Connection: K-means is Hard-Assignment EM

As we take the covariances \(\boldsymbol{\Sigma}_k \to \varepsilon^2 \mathbf{I}\) with \(\varepsilon \to 0\), the responsibilities \(\gamma_{nk}\) become one-hot (hard assignments): all probability mass concentrates on the nearest centroid. The GMM M-step for \(\boldsymbol{\mu}_k\) then becomes identical to the K-means M-step. K-means is therefore the limit of EM for isotropic equal-variance Gaussians.

4. EM Algorithm Diagram

Three overlapping Gaussian components. E-step computes soft assignments; M-step updates the mean (✕), covariance (ellipse), and mixing weight.

5. Python: EM for GMM from Scratch

Full NumPy implementation of EM for a 3-component GMM. We visualise the evolving cluster assignments, covariance ellipses, and convergence of the log-likelihood.

Python

script.py138 lines

import numpy as np
import matplotlib
matplotlib.use('Agg')
import matplotlib.pyplot as plt

np.random.seed(42)

# ── Generate 2D Gaussian mixture data ─────────────────────────────────────────
def sample_gmm(means, covs, pis, n=300):
    points = []
    labels = []
    for k, (mu, cov, pi) in enumerate(zip(means, covs, pis)):
        nk = int(n * pi)

DATASET EXCERPTS:

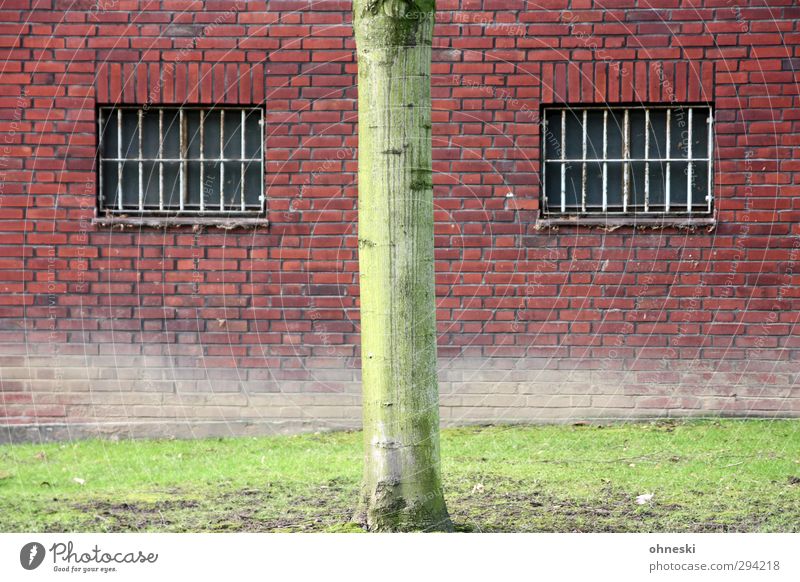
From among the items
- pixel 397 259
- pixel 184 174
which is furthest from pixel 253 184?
pixel 397 259

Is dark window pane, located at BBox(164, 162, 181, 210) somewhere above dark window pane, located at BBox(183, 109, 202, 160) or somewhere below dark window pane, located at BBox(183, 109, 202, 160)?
below

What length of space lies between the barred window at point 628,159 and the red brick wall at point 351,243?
6.5 inches

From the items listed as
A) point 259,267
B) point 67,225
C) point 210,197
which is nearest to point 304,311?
point 259,267

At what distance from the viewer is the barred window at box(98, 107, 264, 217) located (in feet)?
26.0

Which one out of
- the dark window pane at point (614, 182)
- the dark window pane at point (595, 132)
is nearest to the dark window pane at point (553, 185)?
the dark window pane at point (595, 132)

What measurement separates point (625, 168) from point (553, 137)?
1.97 ft

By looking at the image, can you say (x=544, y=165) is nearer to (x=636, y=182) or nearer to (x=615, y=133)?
(x=615, y=133)

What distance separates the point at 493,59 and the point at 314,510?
398cm

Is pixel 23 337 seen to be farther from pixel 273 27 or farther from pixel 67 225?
pixel 273 27

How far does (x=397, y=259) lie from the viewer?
4.51 metres

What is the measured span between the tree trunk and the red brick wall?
3.26 meters

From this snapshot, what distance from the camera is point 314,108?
25.6 ft

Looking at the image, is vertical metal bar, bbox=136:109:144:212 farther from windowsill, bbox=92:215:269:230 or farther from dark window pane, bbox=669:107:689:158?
dark window pane, bbox=669:107:689:158

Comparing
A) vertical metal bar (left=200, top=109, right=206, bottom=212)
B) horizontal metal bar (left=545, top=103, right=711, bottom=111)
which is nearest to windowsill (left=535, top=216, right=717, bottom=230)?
horizontal metal bar (left=545, top=103, right=711, bottom=111)
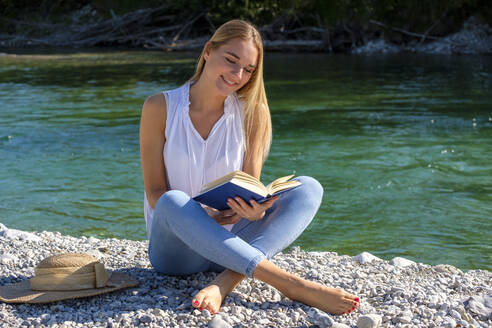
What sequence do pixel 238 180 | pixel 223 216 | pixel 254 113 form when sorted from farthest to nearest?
1. pixel 254 113
2. pixel 223 216
3. pixel 238 180

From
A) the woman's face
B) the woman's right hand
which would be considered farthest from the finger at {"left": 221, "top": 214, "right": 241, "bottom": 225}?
the woman's face

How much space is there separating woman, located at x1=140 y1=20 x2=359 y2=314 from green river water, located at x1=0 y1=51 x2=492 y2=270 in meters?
2.06

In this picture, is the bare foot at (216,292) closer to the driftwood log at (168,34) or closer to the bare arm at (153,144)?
the bare arm at (153,144)

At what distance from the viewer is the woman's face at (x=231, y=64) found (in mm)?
3812

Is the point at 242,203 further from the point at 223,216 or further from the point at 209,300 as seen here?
the point at 209,300

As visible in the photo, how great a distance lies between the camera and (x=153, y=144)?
3.86 meters

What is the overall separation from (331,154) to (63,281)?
6.18 m

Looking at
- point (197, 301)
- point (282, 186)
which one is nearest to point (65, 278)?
point (197, 301)

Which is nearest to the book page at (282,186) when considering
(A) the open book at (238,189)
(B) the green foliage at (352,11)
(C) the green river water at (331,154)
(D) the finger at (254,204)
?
(A) the open book at (238,189)

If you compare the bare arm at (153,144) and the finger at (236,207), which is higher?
the bare arm at (153,144)

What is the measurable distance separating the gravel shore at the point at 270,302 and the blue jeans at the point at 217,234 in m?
0.19

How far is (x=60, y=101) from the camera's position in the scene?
1443cm

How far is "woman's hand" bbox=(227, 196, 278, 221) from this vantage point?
3453 millimetres

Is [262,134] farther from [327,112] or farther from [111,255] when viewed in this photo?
[327,112]
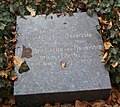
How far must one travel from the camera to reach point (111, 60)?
3160mm

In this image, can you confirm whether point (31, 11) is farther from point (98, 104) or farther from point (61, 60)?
point (98, 104)

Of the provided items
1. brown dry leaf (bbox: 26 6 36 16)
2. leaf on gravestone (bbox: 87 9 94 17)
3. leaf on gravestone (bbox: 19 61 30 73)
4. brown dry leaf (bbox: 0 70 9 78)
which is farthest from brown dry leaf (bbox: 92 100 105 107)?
brown dry leaf (bbox: 26 6 36 16)

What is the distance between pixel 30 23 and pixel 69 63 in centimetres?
71

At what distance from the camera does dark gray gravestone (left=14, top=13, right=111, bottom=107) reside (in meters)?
2.95

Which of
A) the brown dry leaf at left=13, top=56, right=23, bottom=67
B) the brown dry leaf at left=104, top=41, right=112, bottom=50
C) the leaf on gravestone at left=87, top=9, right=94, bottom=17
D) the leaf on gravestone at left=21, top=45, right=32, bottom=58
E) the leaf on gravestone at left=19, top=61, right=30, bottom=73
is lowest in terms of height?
the leaf on gravestone at left=19, top=61, right=30, bottom=73

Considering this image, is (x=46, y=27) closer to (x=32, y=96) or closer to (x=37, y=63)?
(x=37, y=63)

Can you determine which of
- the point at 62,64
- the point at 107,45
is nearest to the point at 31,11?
the point at 62,64

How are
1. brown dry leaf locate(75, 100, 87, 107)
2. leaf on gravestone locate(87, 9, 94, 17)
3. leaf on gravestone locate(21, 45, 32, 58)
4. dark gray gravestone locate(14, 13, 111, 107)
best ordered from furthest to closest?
leaf on gravestone locate(87, 9, 94, 17) → leaf on gravestone locate(21, 45, 32, 58) → brown dry leaf locate(75, 100, 87, 107) → dark gray gravestone locate(14, 13, 111, 107)

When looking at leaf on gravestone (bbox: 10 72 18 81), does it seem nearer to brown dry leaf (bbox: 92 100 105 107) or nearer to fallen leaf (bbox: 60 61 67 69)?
fallen leaf (bbox: 60 61 67 69)

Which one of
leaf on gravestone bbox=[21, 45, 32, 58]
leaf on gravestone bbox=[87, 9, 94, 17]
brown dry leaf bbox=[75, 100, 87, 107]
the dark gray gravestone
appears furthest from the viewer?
leaf on gravestone bbox=[87, 9, 94, 17]

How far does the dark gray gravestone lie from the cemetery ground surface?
0.29 ft

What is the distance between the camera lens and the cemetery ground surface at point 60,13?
10.2ft

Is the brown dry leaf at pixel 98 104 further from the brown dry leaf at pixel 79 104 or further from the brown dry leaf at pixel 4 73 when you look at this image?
the brown dry leaf at pixel 4 73

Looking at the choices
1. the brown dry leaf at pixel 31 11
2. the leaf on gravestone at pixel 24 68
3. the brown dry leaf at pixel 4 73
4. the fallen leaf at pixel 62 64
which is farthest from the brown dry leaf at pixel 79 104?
the brown dry leaf at pixel 31 11
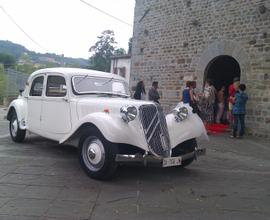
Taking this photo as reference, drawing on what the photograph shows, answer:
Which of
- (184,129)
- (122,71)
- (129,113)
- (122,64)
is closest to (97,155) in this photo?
(129,113)

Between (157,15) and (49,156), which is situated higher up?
(157,15)

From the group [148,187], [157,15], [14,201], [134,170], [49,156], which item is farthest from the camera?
[157,15]

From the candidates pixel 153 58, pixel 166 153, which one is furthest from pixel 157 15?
pixel 166 153

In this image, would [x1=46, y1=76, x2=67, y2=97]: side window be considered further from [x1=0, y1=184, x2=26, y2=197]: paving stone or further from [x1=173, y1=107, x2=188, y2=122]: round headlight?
[x1=0, y1=184, x2=26, y2=197]: paving stone

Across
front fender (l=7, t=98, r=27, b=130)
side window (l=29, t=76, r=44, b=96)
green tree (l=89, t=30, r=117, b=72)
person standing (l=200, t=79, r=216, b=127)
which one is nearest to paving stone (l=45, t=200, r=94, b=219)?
side window (l=29, t=76, r=44, b=96)

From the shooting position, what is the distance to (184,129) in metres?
6.73

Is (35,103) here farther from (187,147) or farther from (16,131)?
(187,147)

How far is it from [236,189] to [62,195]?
96.7 inches

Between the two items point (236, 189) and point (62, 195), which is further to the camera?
point (236, 189)

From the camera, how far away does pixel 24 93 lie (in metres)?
8.88

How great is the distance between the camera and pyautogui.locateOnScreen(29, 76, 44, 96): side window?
8.39m

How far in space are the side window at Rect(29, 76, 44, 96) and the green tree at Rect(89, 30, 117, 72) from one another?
128 feet

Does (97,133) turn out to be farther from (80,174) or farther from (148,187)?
(148,187)

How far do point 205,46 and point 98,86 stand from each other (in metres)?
7.93
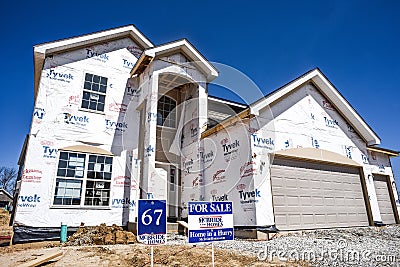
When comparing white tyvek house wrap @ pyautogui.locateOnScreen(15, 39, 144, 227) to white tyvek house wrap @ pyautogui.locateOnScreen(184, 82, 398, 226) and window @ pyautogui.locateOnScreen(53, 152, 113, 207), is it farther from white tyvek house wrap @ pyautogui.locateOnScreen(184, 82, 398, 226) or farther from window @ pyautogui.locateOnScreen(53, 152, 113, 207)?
white tyvek house wrap @ pyautogui.locateOnScreen(184, 82, 398, 226)

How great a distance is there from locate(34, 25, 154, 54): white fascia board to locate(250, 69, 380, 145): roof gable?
23.1ft

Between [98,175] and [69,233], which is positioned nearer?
[69,233]

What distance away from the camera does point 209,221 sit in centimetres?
441

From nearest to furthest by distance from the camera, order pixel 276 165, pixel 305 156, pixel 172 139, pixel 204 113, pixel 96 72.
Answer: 1. pixel 276 165
2. pixel 305 156
3. pixel 96 72
4. pixel 204 113
5. pixel 172 139

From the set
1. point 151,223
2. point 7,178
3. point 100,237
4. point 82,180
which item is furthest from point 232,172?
point 7,178

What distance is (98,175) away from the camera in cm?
1011

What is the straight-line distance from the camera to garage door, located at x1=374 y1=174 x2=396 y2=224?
11.8 meters

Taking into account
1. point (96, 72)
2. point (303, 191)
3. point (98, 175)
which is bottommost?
point (303, 191)

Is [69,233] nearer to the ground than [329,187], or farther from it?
nearer to the ground

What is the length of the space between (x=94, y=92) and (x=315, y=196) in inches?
389

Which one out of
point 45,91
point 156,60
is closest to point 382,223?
point 156,60

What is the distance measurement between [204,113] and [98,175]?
17.4ft

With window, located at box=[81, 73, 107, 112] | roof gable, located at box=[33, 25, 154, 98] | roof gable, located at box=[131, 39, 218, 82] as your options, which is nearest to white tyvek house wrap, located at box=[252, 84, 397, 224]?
roof gable, located at box=[131, 39, 218, 82]

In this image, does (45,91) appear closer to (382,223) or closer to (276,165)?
(276,165)
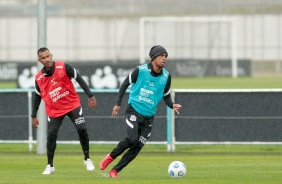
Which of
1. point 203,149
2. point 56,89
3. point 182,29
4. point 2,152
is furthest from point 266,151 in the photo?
point 182,29

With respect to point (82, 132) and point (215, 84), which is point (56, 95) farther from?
point (215, 84)

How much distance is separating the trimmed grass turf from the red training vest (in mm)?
1085

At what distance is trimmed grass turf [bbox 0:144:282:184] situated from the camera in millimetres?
13805

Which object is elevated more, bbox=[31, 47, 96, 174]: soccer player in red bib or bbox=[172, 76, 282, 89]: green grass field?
bbox=[31, 47, 96, 174]: soccer player in red bib

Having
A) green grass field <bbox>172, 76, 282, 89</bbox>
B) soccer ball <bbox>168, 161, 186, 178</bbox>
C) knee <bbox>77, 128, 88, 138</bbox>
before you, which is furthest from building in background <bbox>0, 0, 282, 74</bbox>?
soccer ball <bbox>168, 161, 186, 178</bbox>

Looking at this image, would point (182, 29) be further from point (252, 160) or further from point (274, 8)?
point (252, 160)

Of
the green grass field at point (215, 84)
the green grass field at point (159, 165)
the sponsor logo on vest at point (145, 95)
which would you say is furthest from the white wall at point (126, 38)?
A: the sponsor logo on vest at point (145, 95)

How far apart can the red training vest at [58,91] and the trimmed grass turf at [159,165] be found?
3.56 ft

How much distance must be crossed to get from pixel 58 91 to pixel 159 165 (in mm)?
3015

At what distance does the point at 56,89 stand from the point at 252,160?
4.92m

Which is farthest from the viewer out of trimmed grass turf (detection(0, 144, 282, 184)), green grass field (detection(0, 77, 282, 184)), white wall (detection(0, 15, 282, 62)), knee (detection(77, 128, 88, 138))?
white wall (detection(0, 15, 282, 62))

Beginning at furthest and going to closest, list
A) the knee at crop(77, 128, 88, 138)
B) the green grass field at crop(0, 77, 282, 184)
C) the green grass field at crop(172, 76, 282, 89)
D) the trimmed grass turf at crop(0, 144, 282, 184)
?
the green grass field at crop(172, 76, 282, 89) < the knee at crop(77, 128, 88, 138) < the trimmed grass turf at crop(0, 144, 282, 184) < the green grass field at crop(0, 77, 282, 184)

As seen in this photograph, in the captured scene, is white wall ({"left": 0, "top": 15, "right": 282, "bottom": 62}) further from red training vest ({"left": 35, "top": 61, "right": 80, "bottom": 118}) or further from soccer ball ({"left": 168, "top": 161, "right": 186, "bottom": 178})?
soccer ball ({"left": 168, "top": 161, "right": 186, "bottom": 178})

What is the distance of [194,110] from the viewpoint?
2103 cm
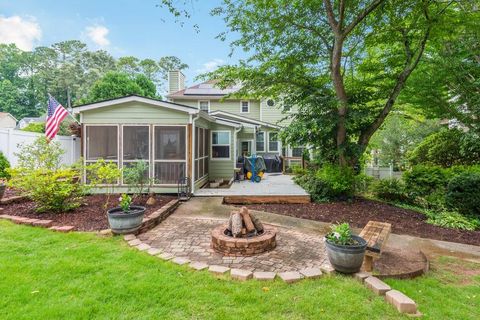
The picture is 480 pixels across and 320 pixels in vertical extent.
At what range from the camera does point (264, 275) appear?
3.16 m

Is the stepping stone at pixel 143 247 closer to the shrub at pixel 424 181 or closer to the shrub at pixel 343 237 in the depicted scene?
the shrub at pixel 343 237

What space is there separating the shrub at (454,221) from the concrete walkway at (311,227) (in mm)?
1313

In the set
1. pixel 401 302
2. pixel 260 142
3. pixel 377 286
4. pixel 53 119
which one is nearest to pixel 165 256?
pixel 377 286

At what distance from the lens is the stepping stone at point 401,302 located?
2.57m

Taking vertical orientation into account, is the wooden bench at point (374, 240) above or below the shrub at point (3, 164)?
below

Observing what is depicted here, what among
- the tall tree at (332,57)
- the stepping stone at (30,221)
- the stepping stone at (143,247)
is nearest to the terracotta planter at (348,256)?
the stepping stone at (143,247)

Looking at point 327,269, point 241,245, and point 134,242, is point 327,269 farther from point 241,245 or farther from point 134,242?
point 134,242

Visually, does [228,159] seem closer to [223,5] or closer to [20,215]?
[223,5]

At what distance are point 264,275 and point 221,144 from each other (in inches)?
335

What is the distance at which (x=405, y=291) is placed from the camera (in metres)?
2.98

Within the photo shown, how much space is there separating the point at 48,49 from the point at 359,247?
56.5 metres

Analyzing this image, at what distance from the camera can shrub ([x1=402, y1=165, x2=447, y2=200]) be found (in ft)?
26.2

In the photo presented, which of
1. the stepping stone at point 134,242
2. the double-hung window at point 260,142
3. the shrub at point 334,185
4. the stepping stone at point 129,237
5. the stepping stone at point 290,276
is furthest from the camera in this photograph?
the double-hung window at point 260,142

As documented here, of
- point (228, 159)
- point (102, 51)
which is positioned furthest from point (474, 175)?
point (102, 51)
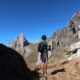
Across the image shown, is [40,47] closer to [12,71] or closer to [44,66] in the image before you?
[44,66]

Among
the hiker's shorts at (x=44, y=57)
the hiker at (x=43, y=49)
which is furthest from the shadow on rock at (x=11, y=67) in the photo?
the hiker's shorts at (x=44, y=57)

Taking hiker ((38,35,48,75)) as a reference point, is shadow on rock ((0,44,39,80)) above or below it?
below

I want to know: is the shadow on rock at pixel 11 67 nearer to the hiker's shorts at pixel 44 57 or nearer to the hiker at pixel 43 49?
the hiker at pixel 43 49

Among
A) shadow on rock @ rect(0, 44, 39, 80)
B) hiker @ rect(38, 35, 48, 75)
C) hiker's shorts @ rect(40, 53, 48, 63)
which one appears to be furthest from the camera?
hiker's shorts @ rect(40, 53, 48, 63)

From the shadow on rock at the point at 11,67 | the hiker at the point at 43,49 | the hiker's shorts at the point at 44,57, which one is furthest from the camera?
the hiker's shorts at the point at 44,57

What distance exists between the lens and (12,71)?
34.2 feet

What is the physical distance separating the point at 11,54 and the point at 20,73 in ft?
3.09

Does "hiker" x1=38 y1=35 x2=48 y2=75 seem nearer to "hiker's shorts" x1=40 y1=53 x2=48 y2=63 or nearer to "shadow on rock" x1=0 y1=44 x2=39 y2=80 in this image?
"hiker's shorts" x1=40 y1=53 x2=48 y2=63

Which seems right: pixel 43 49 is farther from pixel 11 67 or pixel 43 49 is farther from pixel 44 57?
pixel 11 67

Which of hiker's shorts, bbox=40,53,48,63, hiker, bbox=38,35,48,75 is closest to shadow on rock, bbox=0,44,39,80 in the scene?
hiker, bbox=38,35,48,75

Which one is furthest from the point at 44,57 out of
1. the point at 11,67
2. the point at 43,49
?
the point at 11,67

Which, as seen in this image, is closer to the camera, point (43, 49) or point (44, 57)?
point (43, 49)

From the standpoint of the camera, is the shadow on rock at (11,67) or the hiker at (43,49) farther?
the hiker at (43,49)

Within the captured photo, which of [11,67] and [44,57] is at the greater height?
[44,57]
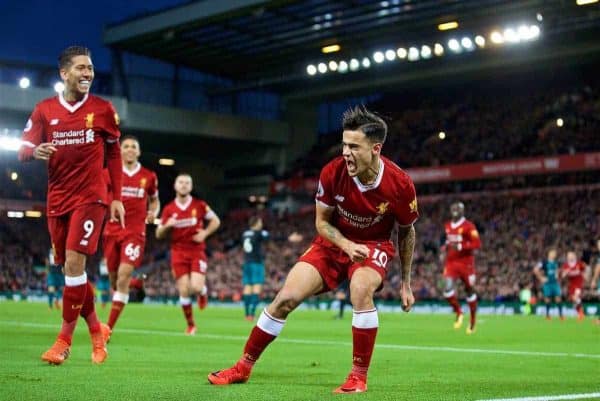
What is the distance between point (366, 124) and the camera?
679 cm

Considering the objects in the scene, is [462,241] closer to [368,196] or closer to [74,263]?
[74,263]

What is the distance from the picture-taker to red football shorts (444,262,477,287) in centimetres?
1814

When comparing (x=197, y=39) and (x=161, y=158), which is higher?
(x=197, y=39)

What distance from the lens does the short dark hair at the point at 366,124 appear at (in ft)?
22.2

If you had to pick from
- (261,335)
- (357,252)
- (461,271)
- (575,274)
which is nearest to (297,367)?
(261,335)

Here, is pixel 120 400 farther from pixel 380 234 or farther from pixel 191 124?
pixel 191 124

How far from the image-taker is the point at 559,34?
37.6 m

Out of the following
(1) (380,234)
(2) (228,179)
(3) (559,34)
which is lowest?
(1) (380,234)

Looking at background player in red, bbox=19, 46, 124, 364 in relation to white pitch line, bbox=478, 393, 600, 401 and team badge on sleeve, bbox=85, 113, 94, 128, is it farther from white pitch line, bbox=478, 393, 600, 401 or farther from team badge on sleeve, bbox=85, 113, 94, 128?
white pitch line, bbox=478, 393, 600, 401

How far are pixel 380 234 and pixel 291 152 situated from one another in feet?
145

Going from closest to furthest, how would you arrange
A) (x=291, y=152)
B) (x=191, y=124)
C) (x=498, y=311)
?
(x=498, y=311), (x=191, y=124), (x=291, y=152)

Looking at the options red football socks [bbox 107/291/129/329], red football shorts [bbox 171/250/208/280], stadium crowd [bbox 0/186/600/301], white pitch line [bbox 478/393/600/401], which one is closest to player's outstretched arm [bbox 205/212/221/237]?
red football shorts [bbox 171/250/208/280]

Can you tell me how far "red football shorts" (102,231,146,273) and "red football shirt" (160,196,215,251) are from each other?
2.67 m

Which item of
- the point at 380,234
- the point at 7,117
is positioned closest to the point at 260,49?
the point at 7,117
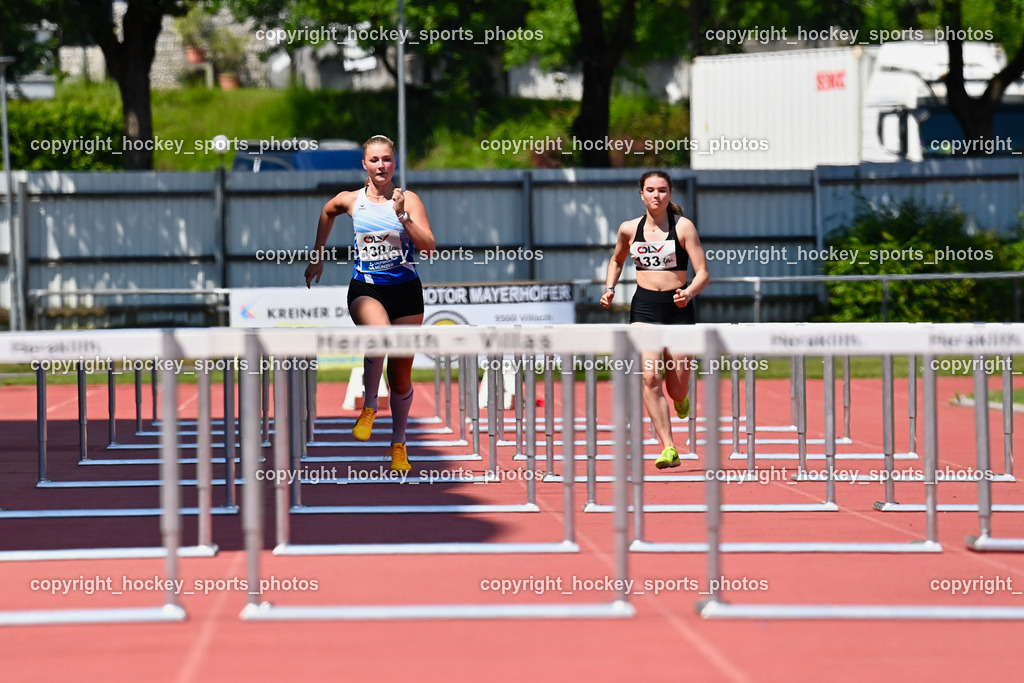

PROBLEMS AND TASKS:
[a] In the passage on EM for Gaussian mixtures, write out the section starting at "4. EM Algorithm" and ending at "and mixing weight.", substituting "component weight" for "mixing weight".
[b] Answer these questions from the passage on EM for Gaussian mixtures:
(i) According to the passage, K-means is the limit of EM for which kind of Gaussians?
(ii) How many components does the GMM in the NumPy implementation have?
(iii) What value is passed to np.random.seed in the script?
The items have no connection to the passage on EM for Gaussian mixtures.

OUTPUTS IN ORDER:
[a]
4. EM Algorithm Diagram

Three overlapping Gaussian components. E-step computes soft assignments; M-step updates the mean (✕), covariance (ellipse), and component weight.

[b]
(i) Isotropic equal-variance Gaussians.
(ii) Three.
(iii) 42.